In our examination of the Pre-mediation Conference (Client Interview by lawyer) a couple of weeks ago, we noted the need for the Mediation Advocate to obligatorily find out the underlying interests of the Client; that is, the actual reasons why the Client is pursuing the case through the judicial or quasi-judicial process. We noted that it was in this story behind the legal claims, that the Mediation Advocate is able to determine how best to manage the negotiation of the dispute. However, despite the procedural activity of a pre-mediation conference, some clients remain doubtful of the process and consistently desire to know from their advocates if the matters can truly be resolved through mediation. This is particularly so with new users of the process as they worry about what happens if mediation does not resolve the case.
Judicial Power
On a good day, clients are more comfortable sitting some distance away in the courtroom from an all-knowing and powerful Judge, exercising the power of State over a supposedly intransigent opponent. In their thinking, the opponent will not yield grounds unless forced to do so by the power of State. There is also reliance on the Lawyer who is, literally speaking, expected to be able to turn wrongs to right through advocacy skills. These thought trends are what gives fillip to the questionable belief that the litigation process does not fail. If litigation does not fail, we perhaps need to be educated on what appeals are all about. I have over the years come to know that everything in life has an obverse side.

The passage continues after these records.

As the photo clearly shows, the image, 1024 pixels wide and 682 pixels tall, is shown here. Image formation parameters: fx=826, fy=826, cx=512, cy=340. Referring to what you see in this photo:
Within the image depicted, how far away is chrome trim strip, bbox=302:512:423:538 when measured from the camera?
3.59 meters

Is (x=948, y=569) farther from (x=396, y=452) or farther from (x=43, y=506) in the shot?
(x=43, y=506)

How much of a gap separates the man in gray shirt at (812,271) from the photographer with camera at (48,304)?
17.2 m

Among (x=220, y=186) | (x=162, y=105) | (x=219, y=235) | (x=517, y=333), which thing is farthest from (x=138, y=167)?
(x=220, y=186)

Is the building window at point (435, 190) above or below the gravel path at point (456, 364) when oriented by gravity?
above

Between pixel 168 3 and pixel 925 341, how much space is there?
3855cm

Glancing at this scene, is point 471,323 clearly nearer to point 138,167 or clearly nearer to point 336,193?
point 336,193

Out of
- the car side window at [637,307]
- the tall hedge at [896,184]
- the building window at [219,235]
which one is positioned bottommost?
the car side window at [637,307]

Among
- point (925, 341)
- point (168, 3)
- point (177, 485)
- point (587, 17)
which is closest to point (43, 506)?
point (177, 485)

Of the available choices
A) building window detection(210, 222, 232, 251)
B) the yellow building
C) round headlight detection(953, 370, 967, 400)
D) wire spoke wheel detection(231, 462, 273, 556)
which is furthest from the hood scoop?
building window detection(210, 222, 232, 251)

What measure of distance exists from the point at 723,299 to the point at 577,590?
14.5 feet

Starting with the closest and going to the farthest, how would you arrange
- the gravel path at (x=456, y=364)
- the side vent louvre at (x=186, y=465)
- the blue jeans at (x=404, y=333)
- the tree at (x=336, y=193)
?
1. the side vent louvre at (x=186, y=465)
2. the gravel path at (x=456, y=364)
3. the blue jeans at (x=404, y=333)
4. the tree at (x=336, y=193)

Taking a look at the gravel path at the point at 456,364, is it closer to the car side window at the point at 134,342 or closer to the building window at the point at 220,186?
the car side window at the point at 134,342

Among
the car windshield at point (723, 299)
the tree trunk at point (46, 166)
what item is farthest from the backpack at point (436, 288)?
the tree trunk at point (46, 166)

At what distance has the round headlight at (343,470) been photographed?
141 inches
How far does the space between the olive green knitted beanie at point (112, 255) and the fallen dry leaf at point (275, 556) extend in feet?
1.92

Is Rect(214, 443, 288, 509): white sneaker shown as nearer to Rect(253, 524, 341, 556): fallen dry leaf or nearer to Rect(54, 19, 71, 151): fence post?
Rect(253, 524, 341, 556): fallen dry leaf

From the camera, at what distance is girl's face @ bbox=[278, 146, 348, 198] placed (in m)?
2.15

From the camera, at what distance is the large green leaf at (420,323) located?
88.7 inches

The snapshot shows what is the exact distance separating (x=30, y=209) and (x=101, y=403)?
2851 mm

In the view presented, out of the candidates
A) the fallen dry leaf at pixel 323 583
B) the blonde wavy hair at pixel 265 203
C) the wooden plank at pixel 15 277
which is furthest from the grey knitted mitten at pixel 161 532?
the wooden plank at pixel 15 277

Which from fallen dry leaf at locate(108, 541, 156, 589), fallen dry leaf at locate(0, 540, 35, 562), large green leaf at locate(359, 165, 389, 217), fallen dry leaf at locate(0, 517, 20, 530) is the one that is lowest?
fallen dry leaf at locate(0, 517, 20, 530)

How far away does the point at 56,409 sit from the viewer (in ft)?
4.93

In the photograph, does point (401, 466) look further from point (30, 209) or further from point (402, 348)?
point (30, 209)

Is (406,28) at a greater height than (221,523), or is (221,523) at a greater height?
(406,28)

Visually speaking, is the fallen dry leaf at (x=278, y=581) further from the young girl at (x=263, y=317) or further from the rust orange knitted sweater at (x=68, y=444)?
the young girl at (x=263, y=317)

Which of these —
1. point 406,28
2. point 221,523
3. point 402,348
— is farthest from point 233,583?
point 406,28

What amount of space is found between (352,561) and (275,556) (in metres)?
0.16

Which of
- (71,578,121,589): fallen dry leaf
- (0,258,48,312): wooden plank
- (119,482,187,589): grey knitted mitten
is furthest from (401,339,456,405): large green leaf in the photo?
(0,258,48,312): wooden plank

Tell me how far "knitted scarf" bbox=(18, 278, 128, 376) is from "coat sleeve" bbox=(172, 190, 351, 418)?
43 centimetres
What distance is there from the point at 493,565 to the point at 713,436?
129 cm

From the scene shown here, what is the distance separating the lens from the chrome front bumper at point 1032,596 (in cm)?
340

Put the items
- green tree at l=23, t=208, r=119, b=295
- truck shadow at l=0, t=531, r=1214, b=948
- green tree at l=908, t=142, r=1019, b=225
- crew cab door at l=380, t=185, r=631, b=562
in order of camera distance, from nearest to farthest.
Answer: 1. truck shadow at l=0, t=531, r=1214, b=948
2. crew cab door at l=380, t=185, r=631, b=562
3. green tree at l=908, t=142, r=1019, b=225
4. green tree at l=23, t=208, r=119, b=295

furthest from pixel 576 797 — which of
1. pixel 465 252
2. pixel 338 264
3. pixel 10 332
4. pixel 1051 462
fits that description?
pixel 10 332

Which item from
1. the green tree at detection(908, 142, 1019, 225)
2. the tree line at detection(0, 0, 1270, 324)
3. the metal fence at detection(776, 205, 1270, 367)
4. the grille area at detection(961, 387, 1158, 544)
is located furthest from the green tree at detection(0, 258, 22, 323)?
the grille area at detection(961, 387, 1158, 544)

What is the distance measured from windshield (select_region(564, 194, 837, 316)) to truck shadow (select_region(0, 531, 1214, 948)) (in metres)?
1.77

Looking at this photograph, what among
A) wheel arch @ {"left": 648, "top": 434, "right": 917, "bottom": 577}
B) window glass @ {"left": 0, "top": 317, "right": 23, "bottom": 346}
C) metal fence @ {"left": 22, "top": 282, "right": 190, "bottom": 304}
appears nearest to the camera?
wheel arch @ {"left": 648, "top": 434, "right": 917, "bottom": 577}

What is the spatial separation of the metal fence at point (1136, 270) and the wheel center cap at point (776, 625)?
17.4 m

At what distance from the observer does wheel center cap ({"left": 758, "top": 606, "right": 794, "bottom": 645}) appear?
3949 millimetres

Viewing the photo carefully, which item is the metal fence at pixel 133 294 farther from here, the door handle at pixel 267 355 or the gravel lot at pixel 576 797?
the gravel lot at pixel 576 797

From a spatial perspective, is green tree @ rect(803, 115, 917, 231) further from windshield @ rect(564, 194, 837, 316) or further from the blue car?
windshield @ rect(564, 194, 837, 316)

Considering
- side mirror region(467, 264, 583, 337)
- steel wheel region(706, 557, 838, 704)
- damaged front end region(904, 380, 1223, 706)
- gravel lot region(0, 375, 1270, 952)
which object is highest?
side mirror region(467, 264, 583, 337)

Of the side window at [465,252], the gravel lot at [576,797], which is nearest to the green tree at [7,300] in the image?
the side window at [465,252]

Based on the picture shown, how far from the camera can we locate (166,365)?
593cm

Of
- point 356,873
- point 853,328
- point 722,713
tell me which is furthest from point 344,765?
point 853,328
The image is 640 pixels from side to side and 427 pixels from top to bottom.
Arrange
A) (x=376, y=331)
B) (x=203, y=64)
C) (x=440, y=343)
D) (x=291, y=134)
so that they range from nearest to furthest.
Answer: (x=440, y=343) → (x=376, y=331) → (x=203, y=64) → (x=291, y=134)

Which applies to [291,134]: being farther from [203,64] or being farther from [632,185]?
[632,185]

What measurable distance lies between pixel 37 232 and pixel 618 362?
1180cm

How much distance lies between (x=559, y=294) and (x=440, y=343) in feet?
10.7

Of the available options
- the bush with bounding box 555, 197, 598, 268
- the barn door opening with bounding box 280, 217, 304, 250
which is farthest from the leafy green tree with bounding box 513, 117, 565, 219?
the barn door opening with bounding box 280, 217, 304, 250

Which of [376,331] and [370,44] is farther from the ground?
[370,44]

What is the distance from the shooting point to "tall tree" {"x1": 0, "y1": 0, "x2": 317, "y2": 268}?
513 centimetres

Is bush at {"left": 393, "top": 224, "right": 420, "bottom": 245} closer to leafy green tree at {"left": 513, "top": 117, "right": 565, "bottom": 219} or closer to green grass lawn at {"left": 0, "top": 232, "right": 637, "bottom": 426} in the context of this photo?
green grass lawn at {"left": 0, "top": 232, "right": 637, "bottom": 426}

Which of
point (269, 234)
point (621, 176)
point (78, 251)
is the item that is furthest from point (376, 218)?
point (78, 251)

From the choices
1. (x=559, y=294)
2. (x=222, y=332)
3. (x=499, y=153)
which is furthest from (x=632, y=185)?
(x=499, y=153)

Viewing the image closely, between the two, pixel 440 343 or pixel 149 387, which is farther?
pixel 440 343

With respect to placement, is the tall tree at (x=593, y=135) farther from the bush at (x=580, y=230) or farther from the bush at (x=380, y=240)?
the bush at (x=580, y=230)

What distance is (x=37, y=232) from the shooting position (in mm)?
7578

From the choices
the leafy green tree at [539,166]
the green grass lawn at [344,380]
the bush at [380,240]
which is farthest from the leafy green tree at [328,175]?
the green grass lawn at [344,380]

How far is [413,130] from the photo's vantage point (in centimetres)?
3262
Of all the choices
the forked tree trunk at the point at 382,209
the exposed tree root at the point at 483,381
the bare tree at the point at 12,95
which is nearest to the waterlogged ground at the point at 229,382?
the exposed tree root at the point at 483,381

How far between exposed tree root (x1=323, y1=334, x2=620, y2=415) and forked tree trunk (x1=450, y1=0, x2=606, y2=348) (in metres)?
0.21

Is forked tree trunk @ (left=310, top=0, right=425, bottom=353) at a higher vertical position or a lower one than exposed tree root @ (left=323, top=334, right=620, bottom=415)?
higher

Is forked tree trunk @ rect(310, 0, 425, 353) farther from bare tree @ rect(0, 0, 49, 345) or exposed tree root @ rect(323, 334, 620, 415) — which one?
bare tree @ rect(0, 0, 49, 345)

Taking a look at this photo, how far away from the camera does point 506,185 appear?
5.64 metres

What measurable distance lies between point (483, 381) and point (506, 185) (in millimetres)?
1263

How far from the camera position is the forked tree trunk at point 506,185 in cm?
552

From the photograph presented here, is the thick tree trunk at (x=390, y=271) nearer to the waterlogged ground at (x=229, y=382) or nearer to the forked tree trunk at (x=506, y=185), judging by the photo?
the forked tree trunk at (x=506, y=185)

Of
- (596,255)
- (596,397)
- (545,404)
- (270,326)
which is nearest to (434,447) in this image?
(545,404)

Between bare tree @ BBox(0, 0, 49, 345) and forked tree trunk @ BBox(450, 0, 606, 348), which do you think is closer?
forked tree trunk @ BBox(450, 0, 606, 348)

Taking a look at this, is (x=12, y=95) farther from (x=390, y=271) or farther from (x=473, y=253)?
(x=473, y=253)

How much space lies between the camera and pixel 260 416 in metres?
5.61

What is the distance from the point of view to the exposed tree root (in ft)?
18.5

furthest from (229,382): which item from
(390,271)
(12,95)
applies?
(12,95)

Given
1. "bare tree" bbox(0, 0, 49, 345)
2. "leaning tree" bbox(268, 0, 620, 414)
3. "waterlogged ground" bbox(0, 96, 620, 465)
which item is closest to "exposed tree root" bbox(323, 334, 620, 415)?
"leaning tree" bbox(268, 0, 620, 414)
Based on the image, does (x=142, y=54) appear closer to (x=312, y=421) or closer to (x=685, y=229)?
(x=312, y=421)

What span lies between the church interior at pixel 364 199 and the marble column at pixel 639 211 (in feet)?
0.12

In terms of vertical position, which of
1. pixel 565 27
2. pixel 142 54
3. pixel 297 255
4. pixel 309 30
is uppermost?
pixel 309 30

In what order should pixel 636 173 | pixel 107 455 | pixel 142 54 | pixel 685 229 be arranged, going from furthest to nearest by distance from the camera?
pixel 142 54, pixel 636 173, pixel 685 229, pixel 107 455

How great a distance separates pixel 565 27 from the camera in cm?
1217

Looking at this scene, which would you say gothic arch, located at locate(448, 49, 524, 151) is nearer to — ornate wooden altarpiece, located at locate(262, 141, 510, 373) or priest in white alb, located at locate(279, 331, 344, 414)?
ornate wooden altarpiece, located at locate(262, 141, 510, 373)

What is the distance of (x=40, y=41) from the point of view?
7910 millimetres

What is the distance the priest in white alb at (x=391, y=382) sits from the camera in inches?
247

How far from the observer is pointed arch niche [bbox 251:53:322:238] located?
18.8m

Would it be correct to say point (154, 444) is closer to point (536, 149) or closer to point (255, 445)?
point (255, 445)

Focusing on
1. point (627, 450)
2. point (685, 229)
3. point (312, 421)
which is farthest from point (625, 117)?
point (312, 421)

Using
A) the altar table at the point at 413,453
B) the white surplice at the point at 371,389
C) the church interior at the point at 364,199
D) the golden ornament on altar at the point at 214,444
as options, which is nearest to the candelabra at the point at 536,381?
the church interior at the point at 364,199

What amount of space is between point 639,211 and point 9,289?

That whatever happens creates different results either for the person involved or to some other parties caught within the loop. That to every good thing exists a bad side and every bad situation its good side. If you are still in doubt consider the example that irrespective of the pains the death of a loved one engenders in relations, that same death throws up opportunities or joy to some others like the undertakers and persons who will be privileged to occupy the socio-economic vacancies the exit of the deceased will create. This reality bolsters my courage to give a try to whatever I consider useful, knowing that whatever failure at any point, may do good to me or to someone else. Mediation is not immune from this natural interplay. No one has ever presented mediation as foolproof. What can be said of it is that what is considered its failure may quite often throw up byproducts that become useful in the ultimate management of the dispute
Outcomes Of A Supposedly Failed Mediation
It is perhaps this belief in the obverse sides of mediation that very experienced professionals are wont to insist that mediation does not fail. This thinking is premised on superior process-knowledge that whenever a mediation is considered unsuccessful, chances are that an agreement may pop up at some short time thereafter based on new information and insights parties had gained about their dispute at the mediation session. It is also not unusual that some mediated disputes are resolved in part leaving some other contentious issues unresolved. Whenever this occurs, the logical step is to refer the unresolved issues to arbitration or litigation, depending on the preferences of the parties. It will be illogical to classify a partially resolved dispute in the mediation process as failed or an avoidable waste of time and money. Aside the fact that such outcomes will reduce the length of time parties spend in court dealing with the unresolved issues, both parties would already have gained fresh perspectives on the strengths and weaknesses of their respective cases. Examples may arise in auto accident cases where plaintiff suffers some grievous bodily injuries. Though defendant agrees his reckless driving caused the injuries on the defendant, he vehemently disagrees with the quantum of damages the plaintiff demands. This is because when people make monetary demands in lawsuits, the demanded sums are usually at variance with ascertainable costs. It is a demand rooted in emotion or made offhandedly with a punitive intent. Such demands will usually fall flat on their faces whenever proof of actuals are requested. For legal practitioners , a supposedly failed mediation process would have given counsel or mediation advocates engaged in the matter an opportunity to evaluate how convincing their clients are in proving their cases before a third party. The client who has himself observed the weaknesses of his case when juxtaposed with the evidential proof of the other party is likely to have a rethink of the entire case. Mediation is not an all-purpose vehicle. Professionals in the know are able to advise the client from the outset what best platform to resolve his dispute. However, if for the mere desire to ‘’penalize’’ his opponent the client chooses the litigation route in a matter well suited for mediation, he should not complain about the length of time or cost of the process. After all what goes around comes around.